Obviously the news the last two days has been depressing and the weather has been wet and windy, but today I decided to go for a walk and perhaps think of subjects to write poems about. The town centre was mostly closed due to the end of the tourist season, and sheets of rain could be seen blowing diagonally across the harbour where paint peeled row boats jiggled like shivering mice. In quick succession I saw:
1- A sign on a closed cafe which should’ve said ‘Closed due to our renovations being carried out’ which now read, having slumped down on its blue tack, ‘Closed due to our being carried out’.
2- A young teenaged man working in a themed restaurant, in an alleyway, dressed as a pirate, emptying a Hoover bag into a bin.
3- A sign on a shop which read, (rather inexplicably), ‘Due to staff illness, please use the other door’.
I went to a coffee shop to try and write an acrostic poem. I couldn’t think of anything to write an acrostic for. Normally a quite famous local poet is in there, holding court, and he once said to me, ‘I feel as if I ought to know you from somewhere’, but he wasn’t there today. I pondered on life and how lonely and cold Brixham felt, then stood up to leave.
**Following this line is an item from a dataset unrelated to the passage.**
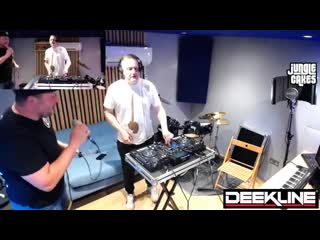 Deekline - Jungle Cakes Lockdown 05/06/2020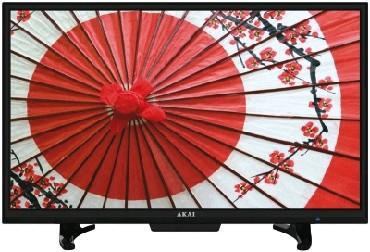 Купить LED- <b>телевизор</b> (<b>AKAI LEA-24Z74P</b>-T2) в магазине ...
Just then the door opened and my ex came in. He looked well. Sickeningly well. He looked fit and happy and for some reason was wearing tshirt and shorts. We exchanged pleasantries and I told him how weird it was to see him here, of all places. My fortress of solitude. He said that he was in a charity Zumba day at the social hall. Which was the last sort of thing I expected to be happening at a sleepy Autumn fishing port.
I walked home and wondered briefly what it was all about, and whether I should be doing something like Zumba, or whether it mattered at all, that such an ostensibly lonely walk around a shivering little town should leave me feeling strangely good about people.